If future scandals of that nature emerge during Trump’s presidency, it behooves social conservatives not to stay silent, even if they choose to keep supporting the president on distinctly separate political matters. It’s possible to support a politician without writing him a blank check for any statement or action he may take, or to give credit where it is due even while being on the opposite side of a politician on policy — a concept that has unfortunately become foreign in American politics.
On his website in the days following the election, Moore wrote: “We can pray and honor our leaders, work with them when we can, while preparing to oppose them when needed. We do not need the influence that comes from being a political bloc.”

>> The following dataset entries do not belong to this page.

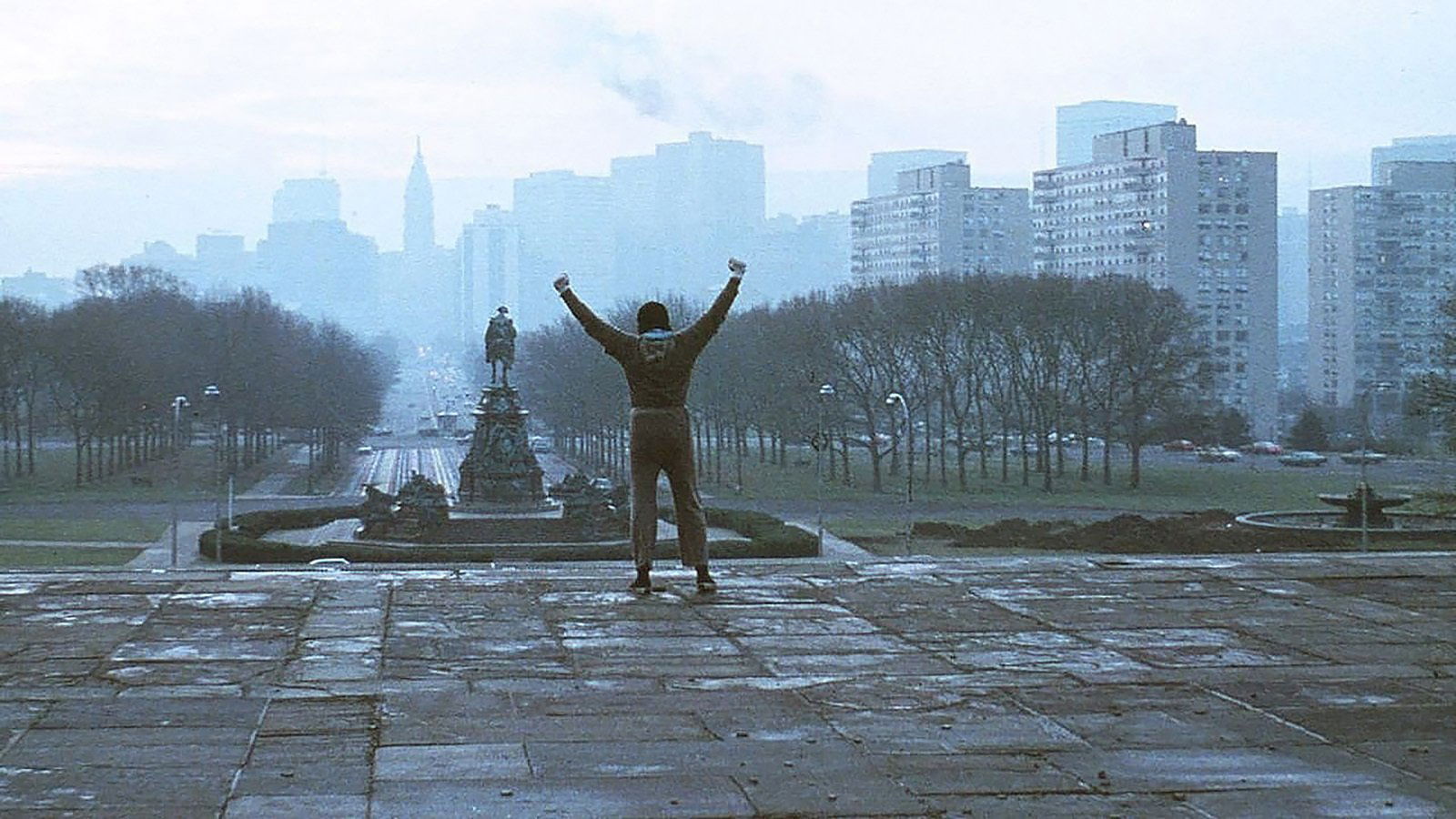 Rocky, still 1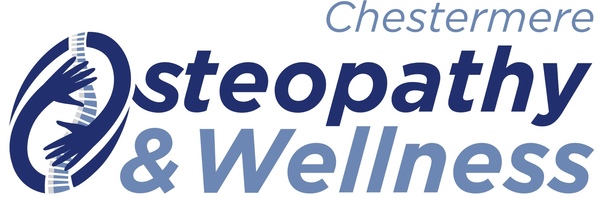 Chestermere Osteopathy and Wellness 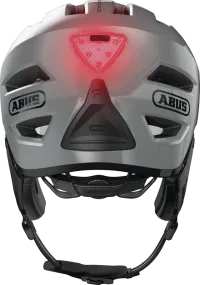 Шлем ABUS PEDELEC 2.0 ACE race grey 4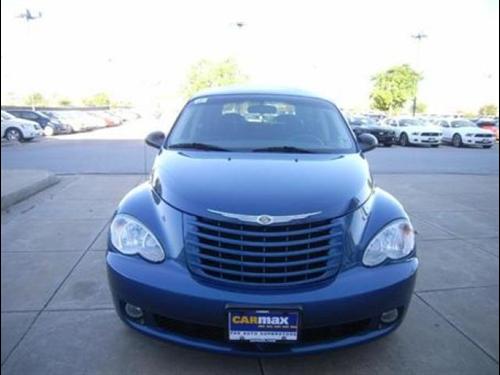 Chrysler PT Cruiser 3.5 Other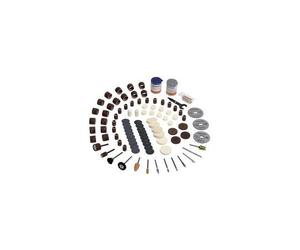 2615S724JA DREMEL 150Pc Set de Accesorios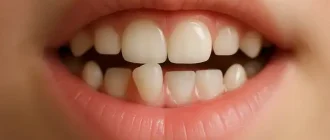 Loose tooth in child mouth – early signs, dental care tips, baby tooth about to fall out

If social conservatives have any hope of maintaining a semblance of respectability in Trump’s America, of being beacons of light to mend the brokenness in the American family and psyche that became undeniable in 2016, these are the voices they should heed.
The future of social conservatism will be shaped and steered by principled, not power-hungry, religious leaders like Moore, and thought leaders Vance, who even after Trump’s election didn’t shy away from continuing to call on Christians to let Jesus Christ, not the president, guide their moral compass. Or, in the case of Vance, for giving credit where it was due to the outgoing President Obama.
Bethany Mandel is a regular columnist for the Forward who generally writes from a conservative perspective.